En ouvrant en juin prochain Le Roch Hotel & Spa (Paris, Ier), la Compagnie de Bagatelle disposera d'un sixième établissement. Il s'agira du premier établissement classé 5 étoiles du groupe hôtelier, qui comptait déjà 5 hôtels 4 étoiles. Une aventure nouvelle également pour Robert Zolade. Le cofondateur d'Elior - il en est aujourd'hui le président d'honneur et l'administrateur - est en effet à la tête de BIM, société holding et l'actionnaire de référence de la Compagnie de Bagatelle. Le monde de l'hôtellerie ne lui était pas étranger, car Robert Zolade ayant fait partie de Jacques Borel International puis du groupe Accor pendant près de vingt ans. Quand il envisage une diversification de ses activités au sein de BIM, avec son directeur général Gilles Cojan, l'hôtellerie s'impose naturellement. "Nous voulions à la fois investir dans des métiers de service présentant des opportunités de concentration et qui nous permettent de mettre en oeuvre les compétences acquises au fil des années, mais aussi dans des activités plus stables, porteuses d'actifs immobiliers de qualité venant compenser la volatilité des activités de service", précise le dirigeant. Quatre secteurs sont retenus : les laboratoires (une activité revendue en 2014), la formation, le camping et l'hôtellerie.
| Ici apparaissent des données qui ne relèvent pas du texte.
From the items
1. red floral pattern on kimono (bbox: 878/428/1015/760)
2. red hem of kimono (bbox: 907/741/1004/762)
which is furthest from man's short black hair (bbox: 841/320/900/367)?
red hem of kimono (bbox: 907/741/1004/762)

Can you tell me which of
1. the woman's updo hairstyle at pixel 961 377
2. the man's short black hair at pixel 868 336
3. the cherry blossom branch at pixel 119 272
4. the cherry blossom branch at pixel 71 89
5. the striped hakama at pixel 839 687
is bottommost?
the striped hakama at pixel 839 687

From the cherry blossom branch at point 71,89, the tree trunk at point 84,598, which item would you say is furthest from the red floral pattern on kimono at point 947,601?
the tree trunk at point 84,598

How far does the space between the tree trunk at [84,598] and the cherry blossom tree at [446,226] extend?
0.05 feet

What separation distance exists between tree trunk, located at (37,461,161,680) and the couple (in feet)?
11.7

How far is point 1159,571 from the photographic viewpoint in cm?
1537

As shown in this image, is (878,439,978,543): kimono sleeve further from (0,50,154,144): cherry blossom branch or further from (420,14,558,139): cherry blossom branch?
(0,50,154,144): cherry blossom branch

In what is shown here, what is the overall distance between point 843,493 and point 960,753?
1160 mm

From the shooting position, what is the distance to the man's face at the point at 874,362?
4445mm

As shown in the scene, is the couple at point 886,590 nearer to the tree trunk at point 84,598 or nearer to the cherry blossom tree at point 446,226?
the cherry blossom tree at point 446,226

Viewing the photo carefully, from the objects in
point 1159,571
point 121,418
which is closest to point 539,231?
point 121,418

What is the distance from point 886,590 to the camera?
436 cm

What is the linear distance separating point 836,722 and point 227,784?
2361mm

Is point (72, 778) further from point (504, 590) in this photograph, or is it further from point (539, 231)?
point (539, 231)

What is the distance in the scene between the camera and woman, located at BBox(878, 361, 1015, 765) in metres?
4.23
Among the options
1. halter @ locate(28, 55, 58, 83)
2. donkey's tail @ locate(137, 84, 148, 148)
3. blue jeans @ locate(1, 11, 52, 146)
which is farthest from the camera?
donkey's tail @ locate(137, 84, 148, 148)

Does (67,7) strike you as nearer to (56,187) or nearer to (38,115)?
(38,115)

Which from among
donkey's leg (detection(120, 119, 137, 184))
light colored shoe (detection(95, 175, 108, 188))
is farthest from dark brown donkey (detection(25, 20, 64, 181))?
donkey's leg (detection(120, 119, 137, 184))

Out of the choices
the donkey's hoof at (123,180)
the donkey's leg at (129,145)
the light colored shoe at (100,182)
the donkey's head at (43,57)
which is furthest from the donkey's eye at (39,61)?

Un investissement patrimonial

La Compagnie de Bagatelle a ouvert son premier hôtel, le Platine, en 2010. Depuis, elle en a ouvert un par an. "C'est un investissement patrimonial, qui consiste à racheter les hôtels murs et fonds, ce qui a été le cas pour cinq hôtels sur six. Après quoi, nous les transformons en boutique-hôtels", explique Gilles Cojan. Le système est parfaitement rodé et les résultats sont très satisfaisants "Les taux d'occupation étaient voisins de 90 % sur Paris et les prix moyens en hausse. Avec des prix d'acquisition raisonnables, la rentabilité attendue sur les capitaux employés était au rendez-vous." L'hôtellerie représente cependant moins de 10 % des actifs de BIM, tout comme les autres activités.


Optimiser les résultats

Avec l'ouverture d'un hôtel 5 étoiles, la Compagnie de Bagatelle s'engage sur un nouveau territoire, d'autant que la conjoncture est devenue plus incertaine suite aux événements de novembre 2015. "Sur les deux premiers mois de 2016, nous avons perdu 20 % de chiffre d'affaires, explique Gilles Cojan. Nous sommes conscients que la rentabilité ne sera pas la même, mais nous misons sur la qualité de notre actif immobilier." Sachant qu'il existe actuellement un risque de surévaluation des actifs immobiliers sur Paris, la Compagnie a mis en sommeil son développement. "Nous attendons que le cycle reparte", souligne Robert Zolade. Pour le dirigeant, l'urgence consiste à optimiser les résultats en réduisant la part des portails de distribution, "l'objectif étant de les maintenir entre 25 et 30 % de notre chiffre d'affaires", explique Gilles Cojan, également très actif dans la bataille que mènent les hôteliers parisiens face à AirBnB.